Dans le monde en ligne, la violence fondée sur le genre oblige également les femmes et les filles à s’auto-censurer et à se retirer des plateformes, limitant d’autant leur capacité à participer aux activités virtuelles. Si les médias sociaux deviennent un espace incontournable à la fois pour socialiser et s’organiser, ils sont aussi un véhicule majeur de désinformation, de fausses informations, de discours haineux sexistes et bien plus encore – autant d’aspects qui sapent le mouvement et l’expression des femmes en ligne.

Pour celles qui sont victimes de formes de discrimination qui s’entrecroisent, notamment les femmes de couleur, les femmes handicapées et les personnes LGBTIQ+, le risque est encore plus élevé. Il en va de même pour les femmes exposées à l’œil critique du public – journalistes, politiciennes et défenseures des droits des femmes, par exemple – qui sont la cible de propos haineux et d’autres violences à des niveaux bien plus graves que leurs homologues masculins.

Et outre l’absence de définition formelle, il n’existe pas non plus de normes ni de standards internationaux cohérents en matière de violence en ligne fondée sur le genre. À mesure que la technologie génère de nouvelles formes de violence (cf. les actes non consensuels du type « deepfake » grâce à l’hypertrucage), les cadres juridiques existants ne peuvent trouver à s’appliquer car inadaptés. La violence en ligne (comme toutes les formes de violence fondées sur le genre) est trop peu dénoncée, puisque seulement 1 femme sur 4 signale des actes inappropriés sur la plateforme où ils sont commis, et une proportion plus faible encore (14 %) les rapporte à une autorité responsable de la protection.
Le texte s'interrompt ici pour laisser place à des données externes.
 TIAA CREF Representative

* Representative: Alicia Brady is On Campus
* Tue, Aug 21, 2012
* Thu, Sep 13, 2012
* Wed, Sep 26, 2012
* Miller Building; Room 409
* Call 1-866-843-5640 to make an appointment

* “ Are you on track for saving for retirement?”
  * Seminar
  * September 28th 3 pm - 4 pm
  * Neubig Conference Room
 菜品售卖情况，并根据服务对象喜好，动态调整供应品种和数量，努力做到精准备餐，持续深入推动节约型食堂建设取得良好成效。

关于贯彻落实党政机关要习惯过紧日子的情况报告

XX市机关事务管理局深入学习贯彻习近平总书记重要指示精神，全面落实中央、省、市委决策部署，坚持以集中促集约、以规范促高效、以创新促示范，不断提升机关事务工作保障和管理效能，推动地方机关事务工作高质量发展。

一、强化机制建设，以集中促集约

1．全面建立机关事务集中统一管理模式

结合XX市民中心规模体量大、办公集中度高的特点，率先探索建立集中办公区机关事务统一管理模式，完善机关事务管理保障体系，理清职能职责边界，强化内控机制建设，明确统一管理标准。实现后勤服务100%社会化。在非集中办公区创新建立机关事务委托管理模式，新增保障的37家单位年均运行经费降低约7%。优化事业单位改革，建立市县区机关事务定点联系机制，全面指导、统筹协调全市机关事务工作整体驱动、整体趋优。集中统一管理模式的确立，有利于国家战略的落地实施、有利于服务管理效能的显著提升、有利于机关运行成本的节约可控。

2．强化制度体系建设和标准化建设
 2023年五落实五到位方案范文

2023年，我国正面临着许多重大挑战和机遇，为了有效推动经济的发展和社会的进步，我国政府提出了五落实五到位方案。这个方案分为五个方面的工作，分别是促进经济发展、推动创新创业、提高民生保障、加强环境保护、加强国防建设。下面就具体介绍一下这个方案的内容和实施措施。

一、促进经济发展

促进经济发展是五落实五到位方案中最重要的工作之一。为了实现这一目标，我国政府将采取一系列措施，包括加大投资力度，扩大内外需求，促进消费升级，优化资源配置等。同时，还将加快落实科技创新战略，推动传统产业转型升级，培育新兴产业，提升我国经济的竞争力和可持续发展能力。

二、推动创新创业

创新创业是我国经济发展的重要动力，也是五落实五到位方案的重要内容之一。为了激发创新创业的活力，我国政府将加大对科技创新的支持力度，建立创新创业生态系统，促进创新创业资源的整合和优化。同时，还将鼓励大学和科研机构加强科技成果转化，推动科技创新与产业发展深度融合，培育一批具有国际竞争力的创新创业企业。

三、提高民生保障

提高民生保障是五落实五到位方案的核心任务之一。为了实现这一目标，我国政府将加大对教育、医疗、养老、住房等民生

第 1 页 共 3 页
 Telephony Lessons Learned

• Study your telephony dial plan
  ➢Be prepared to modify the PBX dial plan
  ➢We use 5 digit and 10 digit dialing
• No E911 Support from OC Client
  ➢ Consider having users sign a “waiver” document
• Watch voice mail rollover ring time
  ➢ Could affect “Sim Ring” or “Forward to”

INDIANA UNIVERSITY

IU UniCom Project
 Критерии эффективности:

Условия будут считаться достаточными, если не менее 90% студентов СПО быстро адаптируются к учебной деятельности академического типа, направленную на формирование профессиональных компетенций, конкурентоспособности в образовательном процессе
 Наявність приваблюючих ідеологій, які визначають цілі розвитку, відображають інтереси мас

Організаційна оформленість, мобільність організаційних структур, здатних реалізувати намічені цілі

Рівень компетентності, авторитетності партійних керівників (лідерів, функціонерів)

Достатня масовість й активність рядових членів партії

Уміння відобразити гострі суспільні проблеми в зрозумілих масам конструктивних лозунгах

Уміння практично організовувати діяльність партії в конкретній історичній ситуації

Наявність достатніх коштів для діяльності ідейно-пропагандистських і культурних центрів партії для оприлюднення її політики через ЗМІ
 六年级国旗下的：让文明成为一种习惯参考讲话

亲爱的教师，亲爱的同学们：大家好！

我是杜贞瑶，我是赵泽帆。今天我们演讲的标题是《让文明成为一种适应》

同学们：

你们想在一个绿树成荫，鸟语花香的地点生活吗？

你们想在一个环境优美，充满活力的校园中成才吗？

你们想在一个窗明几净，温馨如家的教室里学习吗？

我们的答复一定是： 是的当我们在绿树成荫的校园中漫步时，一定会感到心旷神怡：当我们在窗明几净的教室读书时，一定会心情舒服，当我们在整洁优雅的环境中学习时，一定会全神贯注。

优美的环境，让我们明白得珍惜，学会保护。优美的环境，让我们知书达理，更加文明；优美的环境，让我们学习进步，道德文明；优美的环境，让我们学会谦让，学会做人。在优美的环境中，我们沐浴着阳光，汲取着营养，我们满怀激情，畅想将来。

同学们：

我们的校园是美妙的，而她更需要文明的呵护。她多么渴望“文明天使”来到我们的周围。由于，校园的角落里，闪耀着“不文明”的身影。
Tout cela pour dire qu’il est urgent d’agir. Des cadres juridiques plus larges et plus adaptés centrés sur les droits de la personne et des approches renseignées par les survivantes doivent être élaborés en coordination avec les organisations de femmes. Les décideuses et décideurs politiques ont la responsabilité de coordonner leurs efforts avec ceux des autorités de justice, les organisations de la société civile, les médias et d’autres acteurs afin de mettre au point des réponses et des stratégies cohérentes d’atténuation. Les processus fondés sur les droits humains pourront aussi permettre d’améliorer les mécanismes de signalement et de modération des effets, et ainsi décharger les survivantes de toute faute.

Enfin, il faudra peut-être enseigner le comportement non seulement civique mais aussi « numérique » et traiter ainsi les problèmes de violence en ligne à la racine, en inculquant l’empathie et l’utilisation éthique des médias numériques, et en montrant aux hommes et aux garçons comment devenir des défenseurs de l’égalité de genre.